#### Source passage
╔══
It is caused by the naive programming paradigm: focus on just a single object, do something with it, and if you have to work with many objects, you loop, iterate and traverse, repeating the operation on each object you come across. This is usually o.k. for rather small collections in memory.

It is wrong in an environment where either a set based approach can be handled much better, or every individual operation has costly overhead, so it’s better to group them. Typically, databases and services which require connections and round trips for each operation and can handle set operations much better.

For example, a naively coded data access layer will load a collection of aggregate root/parent objects, then loop over the collection to retrieve child objects for each, and then over each child object to retrieve “grandchild” objects by individual queries, instead of making one query for all parents’ and then all childrens’ subsequent data rows/objects. Because a number of N parents requires 1 query for the parents and then N for their children, this problem is known as SELECT N+1, frequently bringing databases and application performance to their knees.
╚══
#### Entries shown
╔══
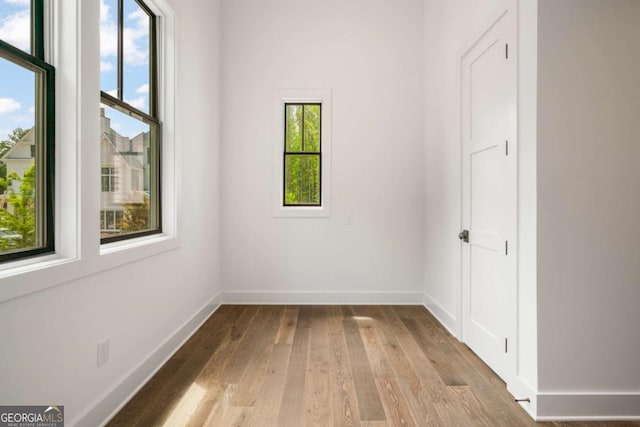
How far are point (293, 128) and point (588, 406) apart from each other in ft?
11.5

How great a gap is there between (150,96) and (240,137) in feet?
4.77

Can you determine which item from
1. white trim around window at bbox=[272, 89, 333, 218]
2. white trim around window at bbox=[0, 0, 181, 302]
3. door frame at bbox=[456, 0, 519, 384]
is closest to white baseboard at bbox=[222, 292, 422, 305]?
white trim around window at bbox=[272, 89, 333, 218]

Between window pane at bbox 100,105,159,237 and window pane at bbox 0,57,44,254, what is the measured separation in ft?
1.57

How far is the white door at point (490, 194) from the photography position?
227 cm

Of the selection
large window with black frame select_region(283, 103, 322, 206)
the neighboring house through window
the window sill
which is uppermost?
large window with black frame select_region(283, 103, 322, 206)

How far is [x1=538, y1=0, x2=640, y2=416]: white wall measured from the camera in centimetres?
194

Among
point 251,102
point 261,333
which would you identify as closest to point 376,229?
point 261,333

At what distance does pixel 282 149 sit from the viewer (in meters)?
4.19

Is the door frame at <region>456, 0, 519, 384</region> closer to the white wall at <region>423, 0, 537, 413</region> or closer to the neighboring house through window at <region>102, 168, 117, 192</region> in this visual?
the white wall at <region>423, 0, 537, 413</region>

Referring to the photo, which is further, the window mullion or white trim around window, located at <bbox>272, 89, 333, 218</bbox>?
white trim around window, located at <bbox>272, 89, 333, 218</bbox>

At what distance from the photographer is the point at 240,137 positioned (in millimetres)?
4191

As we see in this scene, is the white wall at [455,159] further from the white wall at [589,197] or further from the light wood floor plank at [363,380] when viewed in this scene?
the light wood floor plank at [363,380]

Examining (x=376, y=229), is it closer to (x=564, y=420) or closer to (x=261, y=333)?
(x=261, y=333)

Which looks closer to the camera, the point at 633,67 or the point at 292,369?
the point at 633,67
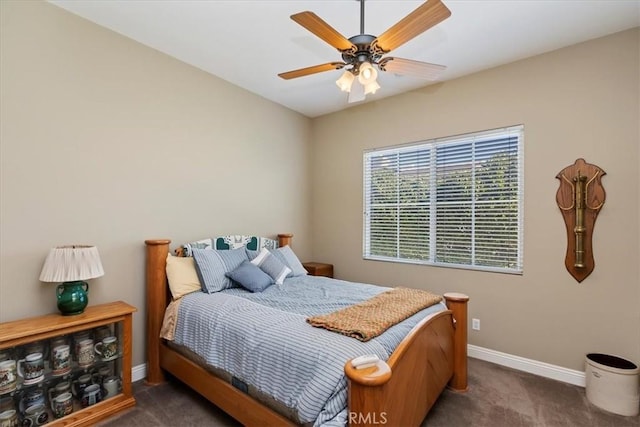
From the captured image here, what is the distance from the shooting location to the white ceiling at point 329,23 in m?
2.21

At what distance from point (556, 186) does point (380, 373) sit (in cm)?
253

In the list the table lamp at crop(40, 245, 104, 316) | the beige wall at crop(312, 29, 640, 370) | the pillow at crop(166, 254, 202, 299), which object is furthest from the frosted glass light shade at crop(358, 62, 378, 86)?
the table lamp at crop(40, 245, 104, 316)

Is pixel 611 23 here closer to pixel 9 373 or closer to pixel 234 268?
pixel 234 268

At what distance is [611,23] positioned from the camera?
Answer: 238 cm

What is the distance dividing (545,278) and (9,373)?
4040mm

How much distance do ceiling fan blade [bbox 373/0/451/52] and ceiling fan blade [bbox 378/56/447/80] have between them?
155 millimetres

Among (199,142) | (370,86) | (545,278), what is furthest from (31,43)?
(545,278)

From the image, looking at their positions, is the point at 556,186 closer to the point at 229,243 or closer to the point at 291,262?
the point at 291,262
╚══
#### Exercise set
**a.** Answer these from the passage on the SELECT N+1 problem:
(i) For what kind of collections is the naive one-object-at-a-time approach usually acceptable?
(ii) What kinds of systems require connections and round trips for each operation?
(iii) With N parents, how many queries are needed for the parents, and how many for their children?
**b.** In one to three sentences, explain why the passage on data access performance calls this problem SELECT N+1.
**c.** Pick up the passage on the SELECT N+1 problem after its last sentence and keep writing.

#### Results for each task
**a.**
(i) Rather small collections in memory.
(ii) Databases and services.
(iii) One query for the parents and N queries for their children.

**b.** The name comes from the query count. A naive data access layer runs one query to load N parent objects and then one separate query per parent to fetch its children, which adds up to N+1 queries.

**c.**
Bad:

var parents = dbaccess.SelectParentsFromDb(fromDateTime, toDateTime);
foreach(var parent in parents)
{
    parent.Children = dbaccess.GetChildrenForParent(parent.Id);
}

Good:

var parents = dbaccess.SelectParentsFromDb(fromDateTime, toDateTime);
var parentIds = parents.Select(p => p.Id).ToArray();
var allChildren = dbaccess.GetChildrenForParents(parentIds);
foreach(var parent in parents)
{
    parent.Children = allChildren
        .Where(c => c.ParentId == parent.Id)
        .toList();
}

In direct database coding, like with PL/SQL or T-SQL, this anti-pattern would be visible as a DB cursor to iterate over rows, rather than using set-based SQL or DML commands. This is the main reason why cursors are usually considered bad in database programming.

Using web services or other, remote sources, similar disadvantages may occur; huge overhead and time loss through a large number of single object queries/operations.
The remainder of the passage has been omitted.